## Instructions to follow
Say how many lines below contain the word "California". The number is the entire reply.

Saved entries

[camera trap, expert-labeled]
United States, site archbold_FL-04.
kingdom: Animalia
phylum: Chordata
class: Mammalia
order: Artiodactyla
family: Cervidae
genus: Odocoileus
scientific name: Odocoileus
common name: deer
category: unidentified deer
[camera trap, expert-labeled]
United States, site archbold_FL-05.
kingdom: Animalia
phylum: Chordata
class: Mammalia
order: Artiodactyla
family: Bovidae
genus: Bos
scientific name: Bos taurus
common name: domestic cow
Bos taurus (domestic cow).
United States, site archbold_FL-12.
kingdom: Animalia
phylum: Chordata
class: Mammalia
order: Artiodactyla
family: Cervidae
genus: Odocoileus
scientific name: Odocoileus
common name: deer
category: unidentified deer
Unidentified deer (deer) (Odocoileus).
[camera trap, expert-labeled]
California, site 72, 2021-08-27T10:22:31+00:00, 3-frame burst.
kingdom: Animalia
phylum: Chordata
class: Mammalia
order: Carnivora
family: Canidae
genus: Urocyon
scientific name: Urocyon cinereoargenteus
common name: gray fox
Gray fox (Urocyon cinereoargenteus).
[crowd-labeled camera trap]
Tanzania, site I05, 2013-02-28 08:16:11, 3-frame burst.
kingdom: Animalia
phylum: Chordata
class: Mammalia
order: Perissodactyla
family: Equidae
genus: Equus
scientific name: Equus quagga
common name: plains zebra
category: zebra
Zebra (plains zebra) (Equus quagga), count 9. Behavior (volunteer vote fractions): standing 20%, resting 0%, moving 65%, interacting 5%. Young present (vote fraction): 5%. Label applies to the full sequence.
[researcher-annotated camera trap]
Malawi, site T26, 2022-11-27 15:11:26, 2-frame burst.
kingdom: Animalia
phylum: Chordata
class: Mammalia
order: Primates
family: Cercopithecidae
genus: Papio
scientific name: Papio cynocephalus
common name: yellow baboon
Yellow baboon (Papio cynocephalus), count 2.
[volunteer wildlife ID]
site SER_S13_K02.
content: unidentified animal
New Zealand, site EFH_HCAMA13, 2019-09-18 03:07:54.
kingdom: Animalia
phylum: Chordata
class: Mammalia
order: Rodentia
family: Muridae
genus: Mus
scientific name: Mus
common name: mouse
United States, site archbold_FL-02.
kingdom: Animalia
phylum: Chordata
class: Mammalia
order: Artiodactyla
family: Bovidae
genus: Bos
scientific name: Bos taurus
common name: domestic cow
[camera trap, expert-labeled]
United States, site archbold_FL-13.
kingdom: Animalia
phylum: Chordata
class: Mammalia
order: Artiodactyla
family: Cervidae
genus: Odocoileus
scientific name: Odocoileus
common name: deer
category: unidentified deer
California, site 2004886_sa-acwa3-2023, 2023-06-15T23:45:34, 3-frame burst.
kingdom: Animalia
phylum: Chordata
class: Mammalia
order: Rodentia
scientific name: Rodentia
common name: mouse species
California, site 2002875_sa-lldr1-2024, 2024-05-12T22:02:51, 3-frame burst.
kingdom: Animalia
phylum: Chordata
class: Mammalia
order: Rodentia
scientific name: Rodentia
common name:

## Written response
3